The task: Reproduce verbatim the lines of the records below, from the line with "How far away from" up to and including the line with "How far apart". Leave out the pictures.

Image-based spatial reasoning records
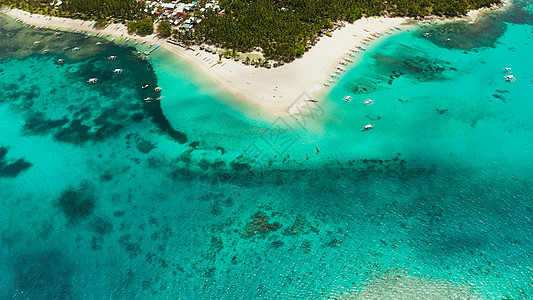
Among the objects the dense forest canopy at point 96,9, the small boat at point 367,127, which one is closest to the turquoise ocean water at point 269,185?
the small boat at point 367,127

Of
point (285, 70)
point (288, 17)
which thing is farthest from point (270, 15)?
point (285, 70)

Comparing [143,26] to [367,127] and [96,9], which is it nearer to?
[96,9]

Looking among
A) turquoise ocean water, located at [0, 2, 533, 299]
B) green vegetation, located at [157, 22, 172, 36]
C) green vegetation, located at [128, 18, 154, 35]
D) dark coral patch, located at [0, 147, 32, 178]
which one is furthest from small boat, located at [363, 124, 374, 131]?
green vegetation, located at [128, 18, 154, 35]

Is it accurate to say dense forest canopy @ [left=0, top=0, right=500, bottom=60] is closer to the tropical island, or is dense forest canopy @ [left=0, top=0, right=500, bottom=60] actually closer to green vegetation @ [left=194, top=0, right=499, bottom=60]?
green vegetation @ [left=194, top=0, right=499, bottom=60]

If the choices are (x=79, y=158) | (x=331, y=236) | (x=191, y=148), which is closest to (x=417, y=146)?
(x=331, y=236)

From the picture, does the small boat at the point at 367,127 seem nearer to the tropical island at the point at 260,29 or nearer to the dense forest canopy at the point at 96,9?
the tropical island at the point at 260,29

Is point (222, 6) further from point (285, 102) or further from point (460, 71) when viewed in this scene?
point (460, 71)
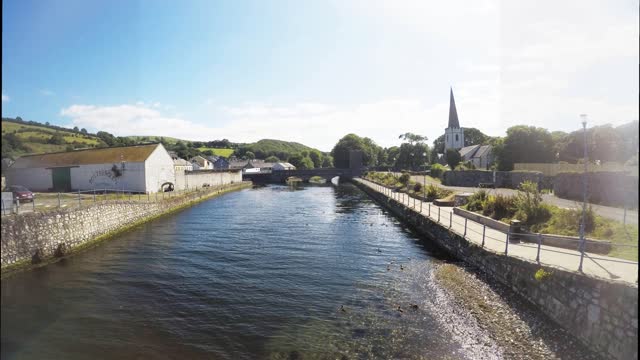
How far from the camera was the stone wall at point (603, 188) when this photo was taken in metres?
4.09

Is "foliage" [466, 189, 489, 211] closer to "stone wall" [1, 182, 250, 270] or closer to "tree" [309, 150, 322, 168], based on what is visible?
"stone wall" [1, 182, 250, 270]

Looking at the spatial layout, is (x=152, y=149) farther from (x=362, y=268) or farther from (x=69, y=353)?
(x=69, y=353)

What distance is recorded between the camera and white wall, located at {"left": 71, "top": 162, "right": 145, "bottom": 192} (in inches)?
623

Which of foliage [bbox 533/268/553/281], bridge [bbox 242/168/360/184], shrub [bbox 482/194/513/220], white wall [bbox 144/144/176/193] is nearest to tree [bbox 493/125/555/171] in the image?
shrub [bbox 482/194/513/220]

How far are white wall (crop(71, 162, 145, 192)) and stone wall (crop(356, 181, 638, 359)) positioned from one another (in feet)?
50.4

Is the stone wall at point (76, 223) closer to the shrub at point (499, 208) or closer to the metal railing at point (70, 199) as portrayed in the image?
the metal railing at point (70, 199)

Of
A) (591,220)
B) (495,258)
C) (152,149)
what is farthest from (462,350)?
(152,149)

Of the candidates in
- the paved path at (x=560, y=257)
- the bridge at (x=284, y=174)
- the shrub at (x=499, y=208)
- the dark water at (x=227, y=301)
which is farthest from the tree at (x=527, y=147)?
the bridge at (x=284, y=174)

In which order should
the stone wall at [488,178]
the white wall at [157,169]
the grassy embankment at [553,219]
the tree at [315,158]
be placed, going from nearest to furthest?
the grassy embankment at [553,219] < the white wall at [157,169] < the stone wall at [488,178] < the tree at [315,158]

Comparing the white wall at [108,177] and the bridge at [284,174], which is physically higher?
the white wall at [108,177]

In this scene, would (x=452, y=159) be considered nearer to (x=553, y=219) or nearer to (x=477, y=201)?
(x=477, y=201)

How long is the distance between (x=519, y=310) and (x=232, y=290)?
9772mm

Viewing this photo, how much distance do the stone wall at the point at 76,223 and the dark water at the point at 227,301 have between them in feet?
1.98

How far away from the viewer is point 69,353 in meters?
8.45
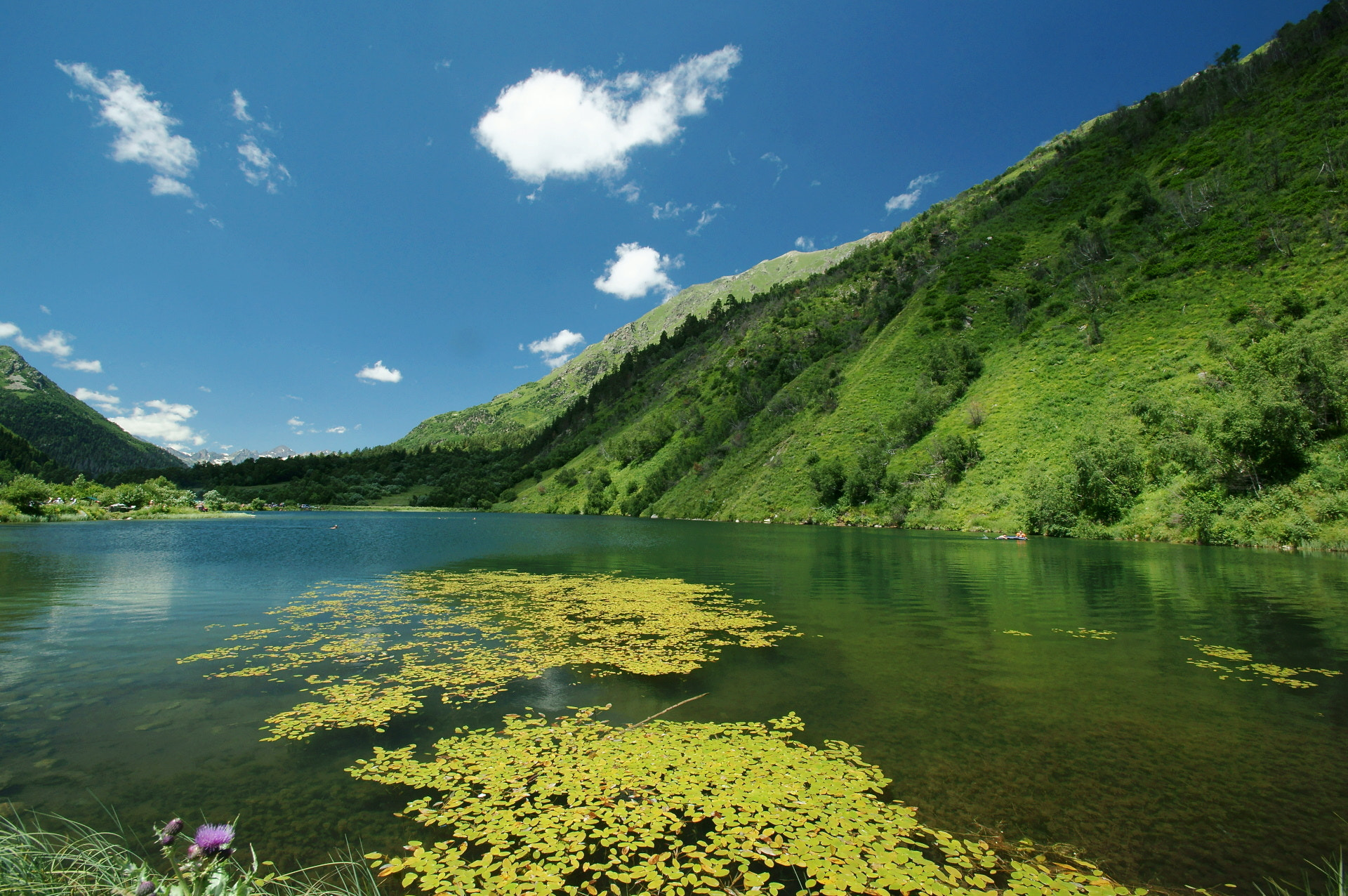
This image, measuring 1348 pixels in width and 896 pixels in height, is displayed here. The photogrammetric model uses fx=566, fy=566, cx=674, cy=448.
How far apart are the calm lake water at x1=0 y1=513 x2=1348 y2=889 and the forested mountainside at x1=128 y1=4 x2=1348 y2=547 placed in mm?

--

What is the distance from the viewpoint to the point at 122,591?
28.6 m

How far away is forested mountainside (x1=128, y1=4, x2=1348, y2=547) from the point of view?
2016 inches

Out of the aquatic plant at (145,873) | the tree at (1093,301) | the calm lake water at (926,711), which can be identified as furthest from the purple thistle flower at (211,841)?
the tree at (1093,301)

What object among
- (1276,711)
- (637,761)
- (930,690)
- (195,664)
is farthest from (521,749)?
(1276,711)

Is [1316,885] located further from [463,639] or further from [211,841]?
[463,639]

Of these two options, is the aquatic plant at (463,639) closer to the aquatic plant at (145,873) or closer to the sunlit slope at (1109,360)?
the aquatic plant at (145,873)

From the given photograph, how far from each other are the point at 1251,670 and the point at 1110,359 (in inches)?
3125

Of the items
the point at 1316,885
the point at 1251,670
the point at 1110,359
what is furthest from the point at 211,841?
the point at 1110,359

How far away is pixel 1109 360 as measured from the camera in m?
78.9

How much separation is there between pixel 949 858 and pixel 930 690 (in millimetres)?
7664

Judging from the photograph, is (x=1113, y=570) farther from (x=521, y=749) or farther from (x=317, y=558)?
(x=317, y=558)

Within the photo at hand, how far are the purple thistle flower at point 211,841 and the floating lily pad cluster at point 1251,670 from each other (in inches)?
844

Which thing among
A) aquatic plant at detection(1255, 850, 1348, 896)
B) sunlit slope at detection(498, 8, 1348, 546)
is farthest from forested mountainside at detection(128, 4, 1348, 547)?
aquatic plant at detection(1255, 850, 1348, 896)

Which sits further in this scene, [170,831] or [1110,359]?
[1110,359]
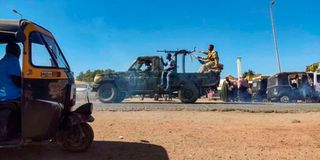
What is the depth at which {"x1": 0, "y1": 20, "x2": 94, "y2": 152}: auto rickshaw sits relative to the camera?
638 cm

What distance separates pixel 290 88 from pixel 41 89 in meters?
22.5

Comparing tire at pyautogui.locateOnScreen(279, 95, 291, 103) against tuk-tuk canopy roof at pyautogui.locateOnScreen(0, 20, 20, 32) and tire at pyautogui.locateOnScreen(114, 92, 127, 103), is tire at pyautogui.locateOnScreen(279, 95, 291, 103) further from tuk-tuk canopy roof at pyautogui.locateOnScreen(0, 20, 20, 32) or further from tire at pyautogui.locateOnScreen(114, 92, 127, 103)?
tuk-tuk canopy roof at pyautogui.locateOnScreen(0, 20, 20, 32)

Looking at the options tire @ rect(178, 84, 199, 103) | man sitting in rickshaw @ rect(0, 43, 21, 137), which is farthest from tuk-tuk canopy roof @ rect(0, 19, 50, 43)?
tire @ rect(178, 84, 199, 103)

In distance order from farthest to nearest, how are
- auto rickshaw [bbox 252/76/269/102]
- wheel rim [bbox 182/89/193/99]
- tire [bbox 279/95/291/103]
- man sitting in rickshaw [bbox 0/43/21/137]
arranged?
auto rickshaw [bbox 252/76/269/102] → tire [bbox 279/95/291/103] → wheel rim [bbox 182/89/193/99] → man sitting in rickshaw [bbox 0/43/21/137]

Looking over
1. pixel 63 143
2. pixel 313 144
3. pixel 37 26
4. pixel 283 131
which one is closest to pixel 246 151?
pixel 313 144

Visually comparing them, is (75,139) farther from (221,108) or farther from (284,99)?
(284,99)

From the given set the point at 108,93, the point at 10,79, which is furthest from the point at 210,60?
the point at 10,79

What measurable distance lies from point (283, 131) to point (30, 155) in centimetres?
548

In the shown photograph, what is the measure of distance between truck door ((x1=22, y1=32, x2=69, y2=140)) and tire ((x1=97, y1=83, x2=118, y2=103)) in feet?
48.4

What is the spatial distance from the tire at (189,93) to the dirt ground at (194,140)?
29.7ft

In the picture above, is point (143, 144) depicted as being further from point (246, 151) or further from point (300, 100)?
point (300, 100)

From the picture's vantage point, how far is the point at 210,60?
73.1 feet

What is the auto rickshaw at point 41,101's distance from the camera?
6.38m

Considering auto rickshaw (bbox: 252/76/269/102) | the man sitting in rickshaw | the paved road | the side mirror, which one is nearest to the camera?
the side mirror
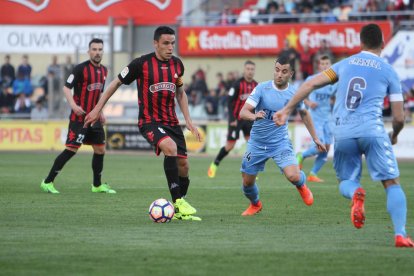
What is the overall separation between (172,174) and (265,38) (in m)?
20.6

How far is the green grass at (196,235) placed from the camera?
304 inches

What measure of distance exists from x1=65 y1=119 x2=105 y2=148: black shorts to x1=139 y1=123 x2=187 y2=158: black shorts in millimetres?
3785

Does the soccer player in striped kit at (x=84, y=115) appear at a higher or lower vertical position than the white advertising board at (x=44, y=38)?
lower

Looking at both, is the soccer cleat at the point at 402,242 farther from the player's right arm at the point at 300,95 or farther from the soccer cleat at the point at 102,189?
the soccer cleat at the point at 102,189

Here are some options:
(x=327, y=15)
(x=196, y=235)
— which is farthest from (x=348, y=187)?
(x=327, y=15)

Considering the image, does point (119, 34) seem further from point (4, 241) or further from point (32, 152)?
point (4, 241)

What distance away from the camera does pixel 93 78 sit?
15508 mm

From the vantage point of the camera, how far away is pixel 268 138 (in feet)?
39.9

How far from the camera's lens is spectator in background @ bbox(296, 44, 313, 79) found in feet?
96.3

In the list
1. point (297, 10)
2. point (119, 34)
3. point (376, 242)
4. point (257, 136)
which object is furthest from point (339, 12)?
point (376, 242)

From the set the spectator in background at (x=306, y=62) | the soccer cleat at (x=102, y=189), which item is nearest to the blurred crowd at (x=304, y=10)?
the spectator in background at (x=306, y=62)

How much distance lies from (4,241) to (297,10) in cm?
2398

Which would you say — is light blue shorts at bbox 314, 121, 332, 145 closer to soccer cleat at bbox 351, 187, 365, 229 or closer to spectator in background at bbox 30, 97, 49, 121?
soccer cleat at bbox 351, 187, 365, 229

Completed exercise:
How far away from the viewer is point 69,353 in meters?
8.45
This image, measuring 1348 pixels in width and 896 pixels in height, is displayed here. The photogrammetric model uses fx=566, fy=566, cx=674, cy=448.
How far apart are the calm lake water at x1=0 y1=513 x2=1348 y2=889 and the forested mountainside at x1=128 y1=4 x2=1348 y2=547 placed in mm?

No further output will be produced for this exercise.